Kini, bertahun-tahun setelah peristiwa itu lewat, aku tak bisa membedakan apakah kita sedang berpura-pura memerankan sebuah adegan menyedihkan dalam film ataukah tengah mengalami sesuatu yang benar-benar nyata, sebuah mimpi buruk yang tengah bersiap menerkam kedamaian hidupku. Warna langit sore begitu lembut, dan angin tajam yang menyisir kulitku saat itu seperti mengiris kenyataan pahit dan menghidangkannya padaku. Apakah hidup harus sepahit dan sesunyi ini? Masih kuingat jelas pesan ayahmu lewat telepon genggamku yang ia kirimkan tanpa sepengetahuanmu. ’Aku tak sudi memiliki menantu pemberontak dan berjiwa rusak sepertimu. Jauhi anakku, tak layak keluarga kami memiliki menantu yang mengidap sakit jiwa sepertimu!’
Dan kau, di ujung percakapan di undak-undakan lantai stasiun itu, memelukku untuk terakhir kalinya, sebelum kereta berangkat ke kotaku. ”Aku juga berlaku bodoh karena mencintaimu,” katamu.
***
Kini, begitu kakiku telah menyentuh stasiun kereta di kotamu, semua peristiwa yang mengikat kita berdua di masa lalu seperti hadir kembali dengan warna yang baru. Keluar dari stasiun kereta, aku menatap wajah kotamu yang sangat sibuk, ragu apakah harus berjalan kaki atau naik bis kota. ”Kau selalu tak bisa menikmati waktu setiap naik bis kota. Lebih baik jalan kaki daripada melihatmu selalu resah di dalam bis,” katamu setiap kali kita turun dari kereta dan akan naik bis.
Ingatan akan ucapanmu itu membuatku berjalan kaki menyusuri trotoar jalanan. Langkah kakiku terhenti di benteng tua yang selalu kita singgahi setiap kali mengantarmu pulang ke rumah. Di salah satu ruangan benteng itu, di bagian yang paling gelap, aku pernah berteriak seperti orang gila menyebutkan namamu. Kau tertawa dalam kegelapan dan aku menikmati sensasi tawamu. Mataku benar-benar tak bisa melihatmu ketika tiba-tiba dari balik kegelapan kau memelukku erat-erat dan membisikkan kata-kata yang menenteramkan hatiku.

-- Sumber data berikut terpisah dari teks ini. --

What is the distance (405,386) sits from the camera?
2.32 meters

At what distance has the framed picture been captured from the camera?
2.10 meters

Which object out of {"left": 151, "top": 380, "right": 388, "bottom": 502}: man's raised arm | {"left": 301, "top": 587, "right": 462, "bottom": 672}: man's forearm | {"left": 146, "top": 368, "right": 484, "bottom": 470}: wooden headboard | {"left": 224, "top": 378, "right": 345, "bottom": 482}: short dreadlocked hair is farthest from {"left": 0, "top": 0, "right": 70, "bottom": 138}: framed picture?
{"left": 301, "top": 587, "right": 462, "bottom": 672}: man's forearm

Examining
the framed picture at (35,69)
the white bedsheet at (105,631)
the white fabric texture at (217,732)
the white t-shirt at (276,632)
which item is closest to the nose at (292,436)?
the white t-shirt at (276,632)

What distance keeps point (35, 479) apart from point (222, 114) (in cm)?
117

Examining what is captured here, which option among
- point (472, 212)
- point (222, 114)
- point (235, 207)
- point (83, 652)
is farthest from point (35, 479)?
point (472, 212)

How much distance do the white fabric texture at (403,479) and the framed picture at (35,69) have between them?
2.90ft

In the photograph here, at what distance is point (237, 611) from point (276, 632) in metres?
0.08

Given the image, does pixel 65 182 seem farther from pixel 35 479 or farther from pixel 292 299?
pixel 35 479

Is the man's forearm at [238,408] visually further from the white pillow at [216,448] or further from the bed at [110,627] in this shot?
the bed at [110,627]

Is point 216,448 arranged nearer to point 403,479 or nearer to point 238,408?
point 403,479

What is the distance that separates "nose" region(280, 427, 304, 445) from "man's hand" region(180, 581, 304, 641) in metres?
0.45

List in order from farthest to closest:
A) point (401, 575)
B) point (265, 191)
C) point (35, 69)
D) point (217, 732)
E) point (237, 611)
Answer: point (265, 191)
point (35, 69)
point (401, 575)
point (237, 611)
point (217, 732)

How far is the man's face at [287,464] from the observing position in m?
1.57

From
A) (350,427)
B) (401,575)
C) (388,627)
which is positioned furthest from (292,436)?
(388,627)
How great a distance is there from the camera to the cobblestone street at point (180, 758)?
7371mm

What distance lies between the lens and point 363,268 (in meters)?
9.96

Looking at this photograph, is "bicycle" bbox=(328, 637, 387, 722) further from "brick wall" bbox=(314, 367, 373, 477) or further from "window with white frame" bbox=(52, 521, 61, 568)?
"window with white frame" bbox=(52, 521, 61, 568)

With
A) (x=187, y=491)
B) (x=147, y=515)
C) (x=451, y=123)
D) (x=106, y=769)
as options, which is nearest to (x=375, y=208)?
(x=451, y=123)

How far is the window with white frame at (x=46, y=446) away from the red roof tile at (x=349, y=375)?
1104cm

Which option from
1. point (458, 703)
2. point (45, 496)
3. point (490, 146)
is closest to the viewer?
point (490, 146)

Untuk inikah aku melakukan perjalanan tolol yang tak pernah kau ketahui? Lihatlah taman kota yang penuh pohon beringin itu, undak-undakan yang ada di tengahnya, rumput hijau yang menutupi tanahnya, dan sinar matahari yang menyirami rerumputan dan seluruh pepohonan rindangnya. Ada sebuah bangku kecil dari kayu di tengah taman kota itu, tempat kita duduk dan menghabiskan sore hari ketika anak-anak kecil banyak berkeliaran di sini. Pernah kau bertanya padaku apakah aku akan suka punya banyak anak, dan aku menggelengkan kepala keras-keras.
”Aku tak mau diributi oleh teriakan dan tangisan mereka. Aku hanya ingin satu anak perempuan yang manis, berambut ikal dan berpipi cembung sepertimu!”
”Kau bodoh. Punya anak banyak sangat menyenangkan. Aku akan melahirkan banyak anak nanti, biar kau tak sempat menonton film atau membaca buku!” katamu sambil tertawa.
Taman kota ini, seperti halnya benteng tua, bioskop besar di pusat kota yang selalu kumaki karena kegelapannya menakutkanku, gedung kampus dengan bangunan tinggi yang tersebar seperti raksasa-raksasa bisu pada malam hari, dan sebuah kedai kopi yang tutup sampai larut malam di pinggiran kotamu, masih menyimpan aroma kayu putih dan bedak bayi yang sering kau pakai. Bahkan ketika kusentuh bangku kayu kecil di taman ini, perasaan melayang yang sama dengan mengisap aroma kayu putih di lehermu itu masih jelas dalam benakku. Aku selalu kehilangan diriku di saat seperti itu, melebur dalam sesuatu yang tak kupahami, sesuatu yang luas dan tak bisa kukendalikan. Hanya suara lirihmu, serupa rintihan lembut di ujung senja ketika aku masih kanak-kanak dan ibuku menyuruhku pulang ke rumah, yang menghadirkan diriku kembali ke dunia dan mendapati kau tengah menatapku dengan tatapan asing.
”Kau masih seperti anak kecil, bodoh,” katamu dengan senyum berbinar.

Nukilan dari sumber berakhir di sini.